Откуда у него такие сведения. По внешности я явно не походил на подростка. Может быть он знает тех, кто… Не смотря на ход моих мыслей, молокосос продолжал:
– … И отдав меня на суд твоих родителей, ты совершишь большой грех.
Ой, большую глупость совершишь. Другое дело если я сам к ним выйду.
А так, ничего не получится. Ведь, как только они войдут, я снова стану глиняной фигуркой. Ой… проболтал.
Вот оно что! И действительно, на том месте, где стоял глиняный бог, был только небольшой след и не более того. Самой фигурки не было.
– Так ты значит тот самый глиняный боженька, который может ответить на все вопросы? – спросил я, приседая на колени.
– Ну, на все не на все, – заикаясь ответил Молокосос, – но в принципе, если что-то нужно узнать, то далеко ходить не надо, я же здесь…
Как это здорово. Значит то, о чем отец говорил не бред сивой кобылы (про сивую кобылу я услышал от тети Нади, когда она ругала дядю Колю за то, что тот говорил ей про хоккей, как о лучшем изобретении человечества). Правда, он сказал все возможности фигурка проявляет ночью. Ночь вроде прошла спокойно. Я, во всяком случае, никаких посторонних звуков не слышал.
– Да, но как ты… вдруг, – недоуменно сказал я. – Раз и все. Не понимаю.
Молокосос ткнул пальцем в мою грудь, которая теперь располагалась на одном уровне с ним.
– Так ты же меня вызвал.
– Я? Да нет вроде. Я не вызывал.
Я опешил. Что он имеет в виду?
– Да нет же, – настаивал он, продолжая тыкать в мою грудь, и иногда попадая в живот своими большими пальцами в перьях. – Именно ты меня и вызывал.
Какой он настойчивый. Твердокаменный даже.
– Я бы, наверное, помнил об этом, – повышая голос, говорил я.
– А кто молоко приволок в комнату и стал на моих глазах хлопьями засыпать? – парировал Молокосос, загибая пальцы по количеству моих промахов.
– А что разве это как-то повлияло на развитие событий? – удивился я.
– Еще как, Фил! Да разве так можно со мной поступать?
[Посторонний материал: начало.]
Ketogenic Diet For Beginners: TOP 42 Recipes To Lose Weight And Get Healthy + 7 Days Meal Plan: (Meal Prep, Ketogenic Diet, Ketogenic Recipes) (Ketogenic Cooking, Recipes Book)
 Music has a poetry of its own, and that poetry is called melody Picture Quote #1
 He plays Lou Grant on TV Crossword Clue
Отвечаю нельзя! У меня от этого перелета, пока летел с твоим отцом в самолете, от голода так урчало, что пару раз отец обращался к стюардам, чтобы они передали пилотам о неисправностях в двигателе. А он все пьет виноградный сок и пьет. Ему же вождь племени Харида четко сказал «Блап капров воста. Семинутка камин нерта».
– Чего? – не понял я, но этот язык мне показался знакомым.
Пернатый вскочил и еще мгновение, как мне показалось, он снова будет кружиться по комнате, как при первом знакомстве и крушить то, что еще не было сокрушенным.
– Да то, что поить меня надо молоком дважды в день, иначе пропадет моя сила, – прошептал он, словно это была тайна, которую он доверяет только мне. – Не хочется с голодухи пропеть лебединую песнь.